* start Text *

This would probably be at least a year-long challenge.
So what do you all think? Am I insane? (Don't answer that!) Would this be of interest? Do we have people interested in separating into Groups One and Two? (BTW, if you want to be in Group One, you may also choose afterwards to enter Group Two. Group One, though, I think would be more limited for reasons stated above.)
Re: The Archaeological AU Challenge
Sorry, but I must - if you are insane, it's a brilliant insanity!
And you are absolutely correct that it would have to be a long term project if it is to be done properly.
I am most definitely interested. Coming from a family of historians/geneologists this is the sort of challenge which I simply can't resist. Some of the places we had to go to find records would simply boggle the mind, so I can imagine a number of viable scenarios.

* end Text *
* start Data block *

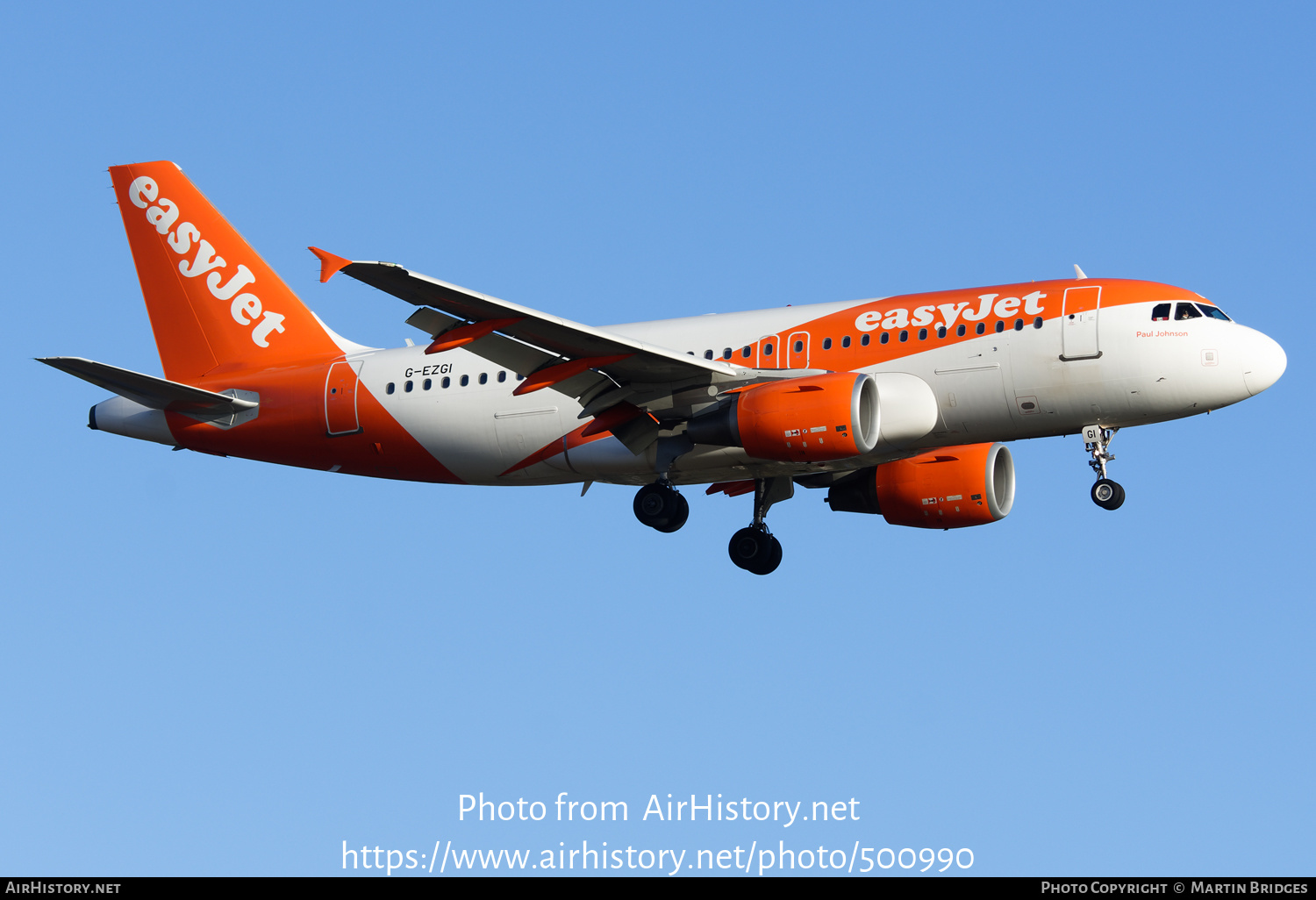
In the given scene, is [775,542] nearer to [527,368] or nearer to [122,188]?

* end Data block *

• Goal of the exercise:
Answer these questions about the text:
1. How long does the text say the challenge would probably last?
2. If someone is in Group One, what may they choose to do afterwards?
3. If the writer of the proposal is insane, what does the reply call that insanity?

• Response:
1. At least a year.
2. Enter Group Two.
3. A brilliant insanity.